Material provided START

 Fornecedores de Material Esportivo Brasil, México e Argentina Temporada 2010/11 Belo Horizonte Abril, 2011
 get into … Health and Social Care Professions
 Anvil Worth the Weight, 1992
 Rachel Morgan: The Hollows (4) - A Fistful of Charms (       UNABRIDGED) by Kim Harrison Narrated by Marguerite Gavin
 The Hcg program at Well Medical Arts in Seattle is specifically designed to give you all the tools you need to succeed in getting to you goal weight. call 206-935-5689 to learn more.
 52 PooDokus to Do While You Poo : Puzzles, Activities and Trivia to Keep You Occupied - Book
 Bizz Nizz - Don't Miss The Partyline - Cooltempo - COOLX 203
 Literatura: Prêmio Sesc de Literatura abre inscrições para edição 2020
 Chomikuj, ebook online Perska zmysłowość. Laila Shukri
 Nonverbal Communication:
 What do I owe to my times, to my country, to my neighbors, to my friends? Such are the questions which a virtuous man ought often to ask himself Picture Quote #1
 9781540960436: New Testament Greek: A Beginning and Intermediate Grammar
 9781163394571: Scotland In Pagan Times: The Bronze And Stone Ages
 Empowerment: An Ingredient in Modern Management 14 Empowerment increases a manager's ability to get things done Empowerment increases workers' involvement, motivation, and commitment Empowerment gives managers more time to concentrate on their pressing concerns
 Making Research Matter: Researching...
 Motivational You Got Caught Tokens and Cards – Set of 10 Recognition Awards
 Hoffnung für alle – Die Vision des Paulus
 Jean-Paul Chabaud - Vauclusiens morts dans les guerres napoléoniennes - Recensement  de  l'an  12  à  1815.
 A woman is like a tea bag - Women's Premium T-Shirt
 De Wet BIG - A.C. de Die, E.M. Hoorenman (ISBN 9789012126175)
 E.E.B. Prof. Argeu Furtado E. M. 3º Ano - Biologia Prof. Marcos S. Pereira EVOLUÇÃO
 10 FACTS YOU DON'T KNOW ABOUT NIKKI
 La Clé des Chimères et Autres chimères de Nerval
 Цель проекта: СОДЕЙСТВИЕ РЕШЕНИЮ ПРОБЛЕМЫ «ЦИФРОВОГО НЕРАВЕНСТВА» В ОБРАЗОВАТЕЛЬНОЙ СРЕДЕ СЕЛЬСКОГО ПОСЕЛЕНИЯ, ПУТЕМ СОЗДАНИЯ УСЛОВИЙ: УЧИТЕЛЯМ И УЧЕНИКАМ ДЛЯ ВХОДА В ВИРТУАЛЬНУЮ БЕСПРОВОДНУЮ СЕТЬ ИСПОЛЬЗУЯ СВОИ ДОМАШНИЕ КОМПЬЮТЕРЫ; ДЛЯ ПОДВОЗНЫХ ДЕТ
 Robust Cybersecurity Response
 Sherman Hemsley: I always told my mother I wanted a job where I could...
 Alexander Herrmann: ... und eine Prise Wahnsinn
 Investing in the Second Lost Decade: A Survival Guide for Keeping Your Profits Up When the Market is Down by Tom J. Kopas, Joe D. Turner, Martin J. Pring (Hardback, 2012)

Material provided END

Find the line with "Robust Cybersecurity Response" in the entries above. Retype it and each line after it, exactly, through the line with "Alexander Herrmann: ...", and stop there.

 Robust Cybersecurity Response
 Sherman Hemsley: I always told my mother I wanted a job where I could...
 Alexander Herrmann: ... und eine Prise Wahnsinn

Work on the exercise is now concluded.